Volte-se, aqui, ao mundo de forma geral. Calejados coveiros repetiam cenas de choro. Coveiro chorando ao enterrar morto? Sim, senhor, coveiro chorando porque, até então, por mais triste que fosse, a morte embutia relativa naturalidade. Com a pandemia, não. Passou a ser antiestética. Cabisbaixos coveiros rezavam baixinho nos enterramentos, vimos repetidamente essa cena. Eles foram golpeados na emoção; e milhares, nos pulmões.
Trabalham com precários instrumentos de proteção individual. Morrem de Covid-19. Nesse ponto, foi a história que copiou a si mesma, replicou-se: em meio à pandemia do coronavírus repetiram-se episódios de 1918, quando outra pandemia, a da gripe espanhola, matou setenta milhões de pessoas na face da Terra. À época, foi tanta a morte de coveiros que gente das mais diversas profissões passou a ser convocada para substituí-los. Em 2020, muitos coveiros sepultaram seus colegas de trabalho. É muita dor. E, cá no Brasil, em meio a isso, o presidente Jair Bolsonaro desvalorizava, como desvaloriza tudo aquilo que frequenta a sua boca, essa humilde profissão. Em abril, no auge da Covid no País, respondeu ao ser perguntado sobre a crescente contaminação: “não sou coveiro, tá?”. Diferentemente de Bolsonaro, esses profissionais, desprovidos de equipamentos sanitários adequados e que seguiram batalhando na linha de frente, choraram pelas famílias em luto. E tantos sucumbiram ao vírus nas covas que cavaram…

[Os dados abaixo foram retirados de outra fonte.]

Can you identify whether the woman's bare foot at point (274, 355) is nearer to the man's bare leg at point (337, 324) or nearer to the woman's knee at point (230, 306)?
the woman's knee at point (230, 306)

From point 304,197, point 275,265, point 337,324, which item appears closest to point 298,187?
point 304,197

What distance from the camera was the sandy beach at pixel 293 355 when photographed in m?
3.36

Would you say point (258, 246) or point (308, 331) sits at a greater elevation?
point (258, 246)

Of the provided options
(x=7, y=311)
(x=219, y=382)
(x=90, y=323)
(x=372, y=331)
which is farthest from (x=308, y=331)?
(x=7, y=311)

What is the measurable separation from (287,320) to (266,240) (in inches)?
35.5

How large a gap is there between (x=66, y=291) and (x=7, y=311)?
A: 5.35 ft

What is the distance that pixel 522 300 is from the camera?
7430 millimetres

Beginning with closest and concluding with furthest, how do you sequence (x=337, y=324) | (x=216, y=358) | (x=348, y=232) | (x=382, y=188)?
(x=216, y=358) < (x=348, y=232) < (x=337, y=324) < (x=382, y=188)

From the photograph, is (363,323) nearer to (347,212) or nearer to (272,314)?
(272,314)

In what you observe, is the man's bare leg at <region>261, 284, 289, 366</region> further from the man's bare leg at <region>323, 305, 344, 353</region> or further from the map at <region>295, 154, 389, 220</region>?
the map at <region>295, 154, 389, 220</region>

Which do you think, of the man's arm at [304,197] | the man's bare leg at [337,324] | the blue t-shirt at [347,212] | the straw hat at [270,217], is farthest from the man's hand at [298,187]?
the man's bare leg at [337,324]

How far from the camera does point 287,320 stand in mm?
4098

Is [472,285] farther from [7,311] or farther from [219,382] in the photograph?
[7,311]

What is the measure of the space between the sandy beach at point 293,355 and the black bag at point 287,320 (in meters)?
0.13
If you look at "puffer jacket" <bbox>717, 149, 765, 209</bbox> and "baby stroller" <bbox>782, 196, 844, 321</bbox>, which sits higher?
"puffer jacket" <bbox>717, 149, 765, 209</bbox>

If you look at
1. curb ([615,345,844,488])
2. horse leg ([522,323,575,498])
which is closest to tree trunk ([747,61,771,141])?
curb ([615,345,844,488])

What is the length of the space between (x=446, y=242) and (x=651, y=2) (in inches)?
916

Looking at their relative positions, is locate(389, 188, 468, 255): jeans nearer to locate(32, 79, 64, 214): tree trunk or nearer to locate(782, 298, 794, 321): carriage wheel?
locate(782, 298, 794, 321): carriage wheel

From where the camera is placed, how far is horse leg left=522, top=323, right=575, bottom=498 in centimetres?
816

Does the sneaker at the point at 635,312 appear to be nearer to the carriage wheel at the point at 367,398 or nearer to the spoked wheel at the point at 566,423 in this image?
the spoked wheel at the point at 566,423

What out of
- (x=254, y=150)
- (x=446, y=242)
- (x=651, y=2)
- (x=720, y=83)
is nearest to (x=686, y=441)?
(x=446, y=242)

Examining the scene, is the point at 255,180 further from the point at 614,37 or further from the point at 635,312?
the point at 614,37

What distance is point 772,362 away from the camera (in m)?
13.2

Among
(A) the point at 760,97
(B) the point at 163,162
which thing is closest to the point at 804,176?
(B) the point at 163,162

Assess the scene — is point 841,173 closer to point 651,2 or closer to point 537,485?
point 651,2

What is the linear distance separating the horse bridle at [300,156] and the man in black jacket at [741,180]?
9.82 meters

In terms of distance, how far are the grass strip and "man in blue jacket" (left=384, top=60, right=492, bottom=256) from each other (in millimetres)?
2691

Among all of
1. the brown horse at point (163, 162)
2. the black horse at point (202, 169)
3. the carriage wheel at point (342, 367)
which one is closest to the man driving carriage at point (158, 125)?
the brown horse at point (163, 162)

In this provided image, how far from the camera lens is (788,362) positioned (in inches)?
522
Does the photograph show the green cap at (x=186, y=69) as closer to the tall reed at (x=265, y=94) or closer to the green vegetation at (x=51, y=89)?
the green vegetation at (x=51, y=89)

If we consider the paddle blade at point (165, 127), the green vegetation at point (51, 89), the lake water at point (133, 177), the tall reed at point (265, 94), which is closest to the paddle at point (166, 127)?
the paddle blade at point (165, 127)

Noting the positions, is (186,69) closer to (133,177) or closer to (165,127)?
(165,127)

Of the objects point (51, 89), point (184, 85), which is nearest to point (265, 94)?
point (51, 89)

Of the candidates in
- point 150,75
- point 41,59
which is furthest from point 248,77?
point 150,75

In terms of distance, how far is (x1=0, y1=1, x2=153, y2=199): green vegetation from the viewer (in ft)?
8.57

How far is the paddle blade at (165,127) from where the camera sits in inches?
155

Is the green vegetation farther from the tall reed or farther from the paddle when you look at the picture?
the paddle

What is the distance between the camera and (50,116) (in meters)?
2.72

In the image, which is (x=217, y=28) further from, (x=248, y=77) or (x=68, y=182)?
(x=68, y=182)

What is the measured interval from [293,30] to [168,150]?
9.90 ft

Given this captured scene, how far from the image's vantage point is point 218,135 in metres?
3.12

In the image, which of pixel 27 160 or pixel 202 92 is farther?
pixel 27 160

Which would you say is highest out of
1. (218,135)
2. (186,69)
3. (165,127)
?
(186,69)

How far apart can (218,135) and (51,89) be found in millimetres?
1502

E ela, lá, espreitando… Não só no Brasil ou na Itália o colapso de um inimigo invisível foi devastador. Obviamente a pandemia traumatizou geral, mas houve lugares em que a ferida ficou ainda mais exposta em imagens. Na América do Sul, a capital do Equador, Quito, viveu, em fevereiro, dias de terror. Foram mais de duzentos mil casos em um país com cerca de dezessete milhões e quinhentos mil habitantes. Tanto é assim que se tratou de uma das primeiras nações a decretar toque de recolher e repressão policial se ele não fosse obedecido. Cenas de um Equador agonizante ao relento colaram para sempre em nossas retinas: corpos estirados nas ruas e embalados em plástico. Plástico azul. A população pobre, sem acesso a praticamente nenhuma medida sanitária, sem comida, sem remédio, só por Deus perambulava e implorava às equipes de reportagens por um prato de comida, um copo d’água, uma bebida alcoólica. Na cidade de Guayaquil, o medo era a regra. Cercados pela miséria, esquálidos corpos ainda vivos pareciam já ter sangue frio e coagulado nas veias. E era fevereiro, e estamos em dezembro. Qualquer memória sensível faz o retrospecto de um ano que escorreu entre o medo e o medo, entre o pânico e o pânico, entre o sobressalto e o sobressalto, entre o nada e o nada. Todos nós sabíamos que ela estava lá, espreitando. O ano escorreu no tempo. E escorreu dos nossos olhos.